Re: open(2) says O_DIRECT works on 512 byte boundries?

[KAMEZAWA Hiroyuki]

On Wed, 28 Jan 2009 13:33:22 -0800
Greg KH <greg@kroah.com> wrote:

> In looking at open(2), it says that O_DIRECT works on 512 byte boundries
> with the 2.6 kernel release:
> 	Under Linux 2.4, transfer sizes, and the alignment of the user
> 	buffer and  the file offset must all be multiples of the logical
> 	block size of the file system.  Under Linux 2.6, alignment  to
> 	512-byte  boundaries suffices.
> 
> However if you try to access an O_DIRECT opened file with a buffer that
> is PAGE_SIZE aligned + 512 bytes, it fails in a bad way (wrong data is
> read.)
> 

IIUC, it's not related to 512bytes boundary. Just a race between
direct-io v.s. copy-on-write. Copy-on-Write while reading a page via DIO
is a problem.

Maybe it's true that if buffer is aligned to page size, no copy-on-write will
happen in usual program. But assuming HugeTLB page, which does Copy-on-Write,
data corruption will happen again. HugeTLB aligned buffer is nonsense.

Thanks,
-Kame


> Is this just a mistake in the documentation?  Or am I reading it
> incorrectly?
> 
> I have a test program that shows this if anyone wants it.
> 
> thanks,
> 
> greg k-h
> --
> To unsubscribe from this list: send the line "unsubscribe linux-kernel" in
> the body of a message to majordomo@vger.kernel.org
> More majordomo info at  http://vger.kernel.org/majordomo-info.html
> Please read the FAQ at  http://www.tux.org/lkml/
> 

Re: open(2) says O_DIRECT works on 512 byte boundries?

To do:
(a) Copy the O_DIRECT thread from "IIUC, it's not" up to and including "buffer is nonsense.".
(b) Answer these about the O_DIRECT thread:
(i) Under Linux 2.6, what alignment does the quoted open(2) text say is enough?
(ii) What buffer alignment gives wrong data when reading a file opened with O_DIRECT?
(iii) What kind of page does the reply name as one that does copy-on-write?
(c) Go on writing the O_DIRECT thread from where it stops.

Given records:
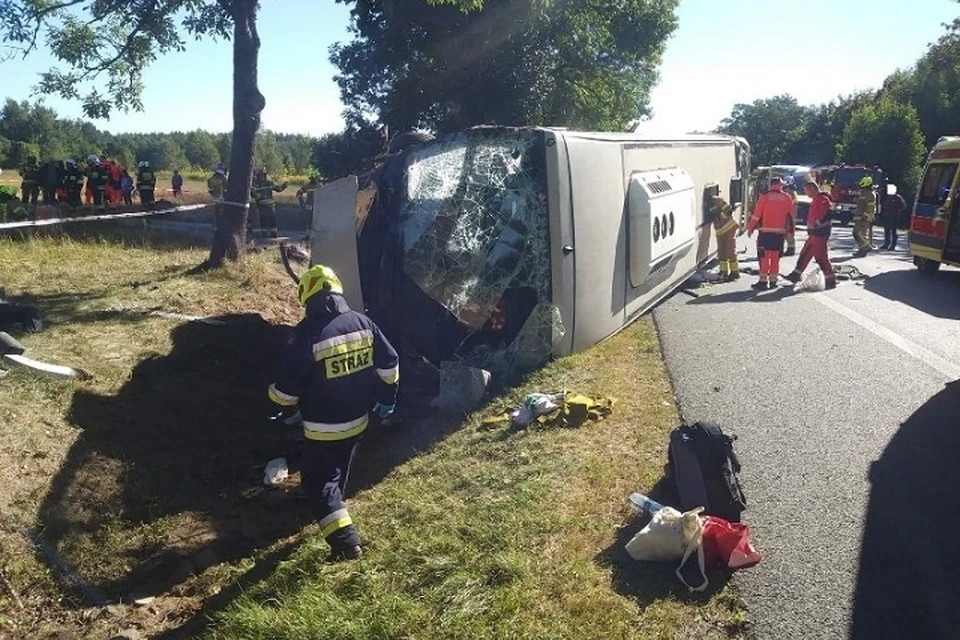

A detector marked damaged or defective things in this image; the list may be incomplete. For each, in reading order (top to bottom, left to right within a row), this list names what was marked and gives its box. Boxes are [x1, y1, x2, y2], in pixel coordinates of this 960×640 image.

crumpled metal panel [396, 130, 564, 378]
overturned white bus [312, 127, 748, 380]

---

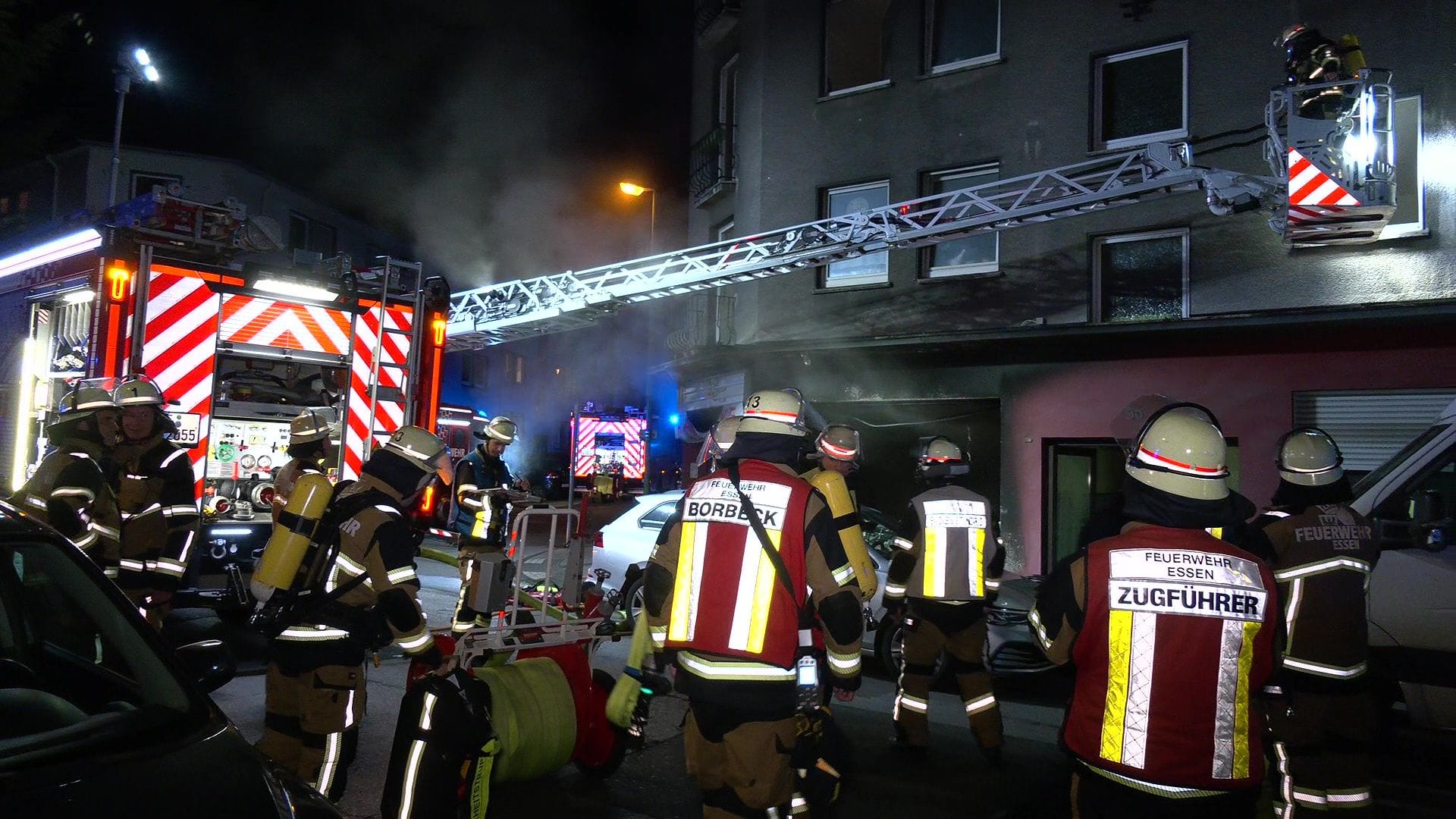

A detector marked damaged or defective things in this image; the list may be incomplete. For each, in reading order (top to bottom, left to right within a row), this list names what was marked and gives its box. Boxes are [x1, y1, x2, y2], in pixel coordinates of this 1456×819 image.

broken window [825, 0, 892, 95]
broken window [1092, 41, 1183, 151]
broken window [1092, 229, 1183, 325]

Task answers:
(a)
IIUC, it's not related to 512bytes boundary. Just a race between
direct-io v.s. copy-on-write. Copy-on-Write while reading a page via DIO
is a problem.

Maybe it's true that if buffer is aligned to page size, no copy-on-write will
happen in usual program. But assuming HugeTLB page, which does Copy-on-Write,
data corruption will happen again. HugeTLB aligned buffer is nonsense.

(b)
(i) Alignment to 512-byte boundaries.
(ii) A buffer that is PAGE_SIZE aligned plus 512 bytes.
(iii) A HugeTLB page.

(c)
[KOSAKI Motohiro]

(CC to andrea)

> On Wed, 28 Jan 2009 13:33:22 -0800
> Greg KH <greg@kroah.com> wrote:
> 
> > In looking at open(2), it says that O_DIRECT works on 512 byte boundries
> > with the 2.6 kernel release:
> > 	Under Linux 2.4, transfer sizes, and the alignment of the user
> > 	buffer and  the file offset must all be multiples of the logical
> > 	block size of the file system.  Under Linux 2.6, alignment  to
> > 	512-byte  boundaries suffices.
> > 
> > However if you try to access an O_DIRECT opened file with a buffer that
> > is PAGE_SIZE aligned + 512 bytes, it fails in a bad way (wrong data is
> > read.)
> > 
> 
> IIUC, it's not related to 512bytes boundary. Just a race between
> direct-io v.s. copy-on-write. Copy-on-Write while reading a page via DIO
> is a problem.

Yes.
Greg's reproducer is a bit misleading.

>	    for (j = 0; j < workers; j++) {
>		worker[j].offset = offset + j * PAGE_SIZE;
>		worker[j].buffer = buffer + align + j * PAGE_SIZE;
>		worker[j].length = PAGE_SIZE;
>	    }

this code mean,
  - if align == 0, reader thread touch only one page.
    and the page is touched only one thread.
  - if align != 0, reader thread touch two page.
    and the page is touched two thread.

then, race is happend if align != 0.
We discussed this issue with andrea last month.
("Corruption with O_DIRECT and unaligned user buffers" thread)

As far as I know, he is working on fixing this issue now.


> 
> Maybe it's true that if buffer is aligned to page size, no copy-on-write will
> happen in usual program. But assuming HugeTLB page, which does Copy-on-Write,
> data corruption will happen again. HugeTLB aligned buffer is nonsense.

Re: open(2) says O_DIRECT works on 512 byte boundries?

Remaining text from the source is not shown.